Audiard consegue captar a destruição humana, Dheepan é um personagem que perdeu a inocência, sensibilidade e os princípios que o conectavam com a humanidade durante o conflito armado em seu país, já sua “esposa” ainda mantém firme e forte graças a religiosidade, ela tem fé e esperança naquela terra estrangeira, tenta fazer seu marido se conectar a ela e acreditar nisso. Contudo, há alguns problemas na dinâmica dos personagens, eles destoam na convivência e em suas atitudes, mesmo sendo forçadas a serem algo que não são, parecem não focar onde de fato querem chegar. O final é a contradição maior, desestabilizando o filme e nos proporcionando um filme razoavelmente medíocre. O prêmio de Cannes soa como capricho dos presidentes ou oportunismo político.
Chronic (Idem)
Não sou fã de Depois de Lúcia, filme anterior de Michel Franco, mas sei de suas qualidades, mas parece ser crônico (perdoem o trocadilho) a passividade grotesca de seus protagonistas. Lúcia ainda tinha alguns artifícios que “vingavam” o público que não aguentava se sentir culpado por tudo aquilo acontecendo, mas em Chronic não temos essa mesma sorte, apenas uma tentativa vã de fazer justiça às próprias mãos. O novo longa aborda um cuidador de doentes crônicos, um pai distante dos seus filhos e sem vida social, sua existência resume a cuidar de seus pacientes até a morte. No meio disso, ele é vítima de acusações graves, o forçando a se reinventar. Franco nos faz simpatizar com o personagem de Tim Roth, tenta causar um efeito similar ao dinamarquês “A Caça”, mas em seu final o público se sente enganado, para não dizer violentado. É grotesco ou nojento. Pra quem tem estômago.
A Floresta que Se Move (Idem)
A tragédia já havia sido anunciada, a sessão foi exibida junto com os membros do elenco e o diretor Vinícius Coimbra, que apresentou seu filme se comparando ao Orson Welles. Pretensão demais, não? O filme também é o retorno de Ana Paula Arósio aos projetos… Quanta infelicidade. O longa tenta readaptar Macbeth para os dias atuais, mas é uma coisa tão mal feita, pessimamente fotografada, mal enquadrada, direção pífia, atuações rasas… Até o texto base de Shakespeare é rebaixado num roteiro (se é que se pode chamar disso) que mistura todos os clichês mais hediondos de um thriller.

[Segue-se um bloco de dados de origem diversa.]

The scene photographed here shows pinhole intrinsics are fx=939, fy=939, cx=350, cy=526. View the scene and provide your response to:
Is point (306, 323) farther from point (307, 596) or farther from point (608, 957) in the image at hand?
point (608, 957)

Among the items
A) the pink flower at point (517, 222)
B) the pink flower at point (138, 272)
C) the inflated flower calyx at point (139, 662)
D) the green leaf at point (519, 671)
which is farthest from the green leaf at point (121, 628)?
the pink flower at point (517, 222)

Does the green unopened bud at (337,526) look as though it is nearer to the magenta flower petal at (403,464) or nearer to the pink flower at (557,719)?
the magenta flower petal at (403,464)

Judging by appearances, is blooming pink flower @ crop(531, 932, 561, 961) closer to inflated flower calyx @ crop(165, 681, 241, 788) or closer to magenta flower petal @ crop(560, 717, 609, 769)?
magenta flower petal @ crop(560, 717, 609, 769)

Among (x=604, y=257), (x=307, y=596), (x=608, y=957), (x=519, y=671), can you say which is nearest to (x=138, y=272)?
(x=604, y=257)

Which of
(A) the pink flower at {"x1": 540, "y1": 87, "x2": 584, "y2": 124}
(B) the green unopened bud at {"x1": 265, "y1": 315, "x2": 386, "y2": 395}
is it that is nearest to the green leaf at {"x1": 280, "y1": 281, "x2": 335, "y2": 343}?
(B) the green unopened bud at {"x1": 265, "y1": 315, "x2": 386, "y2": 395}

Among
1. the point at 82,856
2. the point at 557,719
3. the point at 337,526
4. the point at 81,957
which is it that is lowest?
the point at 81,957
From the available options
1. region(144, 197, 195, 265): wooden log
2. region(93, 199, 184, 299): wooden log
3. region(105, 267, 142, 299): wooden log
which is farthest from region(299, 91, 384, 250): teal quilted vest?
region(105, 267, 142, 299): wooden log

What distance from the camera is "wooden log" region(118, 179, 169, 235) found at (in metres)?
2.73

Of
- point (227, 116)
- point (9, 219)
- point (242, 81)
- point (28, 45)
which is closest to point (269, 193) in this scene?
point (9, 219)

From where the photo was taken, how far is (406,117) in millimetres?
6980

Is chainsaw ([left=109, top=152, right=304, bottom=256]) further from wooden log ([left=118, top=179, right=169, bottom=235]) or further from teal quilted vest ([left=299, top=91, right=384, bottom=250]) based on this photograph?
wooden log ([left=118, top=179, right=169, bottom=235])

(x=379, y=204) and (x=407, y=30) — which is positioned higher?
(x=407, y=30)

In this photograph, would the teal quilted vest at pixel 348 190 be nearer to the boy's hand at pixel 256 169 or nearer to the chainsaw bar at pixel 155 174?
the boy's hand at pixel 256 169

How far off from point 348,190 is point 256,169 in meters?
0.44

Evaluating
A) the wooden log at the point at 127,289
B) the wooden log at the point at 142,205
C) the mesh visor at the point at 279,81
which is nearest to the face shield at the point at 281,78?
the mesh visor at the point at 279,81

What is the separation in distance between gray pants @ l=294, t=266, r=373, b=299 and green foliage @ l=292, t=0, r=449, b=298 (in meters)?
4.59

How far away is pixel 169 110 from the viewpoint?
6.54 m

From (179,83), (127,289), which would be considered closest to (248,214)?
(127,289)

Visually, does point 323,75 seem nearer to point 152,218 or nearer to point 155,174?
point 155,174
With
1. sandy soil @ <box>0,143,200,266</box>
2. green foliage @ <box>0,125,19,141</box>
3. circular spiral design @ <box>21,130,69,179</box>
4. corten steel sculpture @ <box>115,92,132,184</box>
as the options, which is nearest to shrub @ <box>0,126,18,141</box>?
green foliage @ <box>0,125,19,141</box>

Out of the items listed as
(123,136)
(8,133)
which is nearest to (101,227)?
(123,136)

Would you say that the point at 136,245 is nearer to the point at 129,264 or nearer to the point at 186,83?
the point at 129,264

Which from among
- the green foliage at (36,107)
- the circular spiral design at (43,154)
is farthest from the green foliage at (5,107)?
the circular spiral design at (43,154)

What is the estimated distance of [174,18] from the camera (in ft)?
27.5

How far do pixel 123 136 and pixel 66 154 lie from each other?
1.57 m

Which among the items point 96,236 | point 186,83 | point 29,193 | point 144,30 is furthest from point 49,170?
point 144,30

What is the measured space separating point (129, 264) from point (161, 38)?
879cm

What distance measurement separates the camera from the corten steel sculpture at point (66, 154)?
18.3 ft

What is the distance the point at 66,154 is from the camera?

É tão ruim que chega a ser covarde com o público, realmente a Ana Paula deveria repensar num retorno mais triunfal, por que eu prefiro nem considerar a existência desse equivocado longa.
Labirinto de Mentiras (Im Labyrinth des Schweigens)
É uma premissa interessante, perceber como o Estado Alemão democrático contribuiu para encobertar muitos membros nazistas “protegidos”, como o médico Mengele, que fugiu e morreu aqui no Brasil. O problema é ser convencional demais, tão quadradinho, com personagens exaltando heroísmo e patriotismo, aquele senso de justiça cinematográfico, é um filme feito para ser papa prêmios, tanto que foi eleito representante da Alemanha no Oscar 2016. Tem boas qualidades, um bom elenco, mas nada muito memorável, visto termos um “Filho de Saul” falando sobre a mesma temática de forma inovadora e ousada, oposto desse aqui, que é simplesmente esquecível.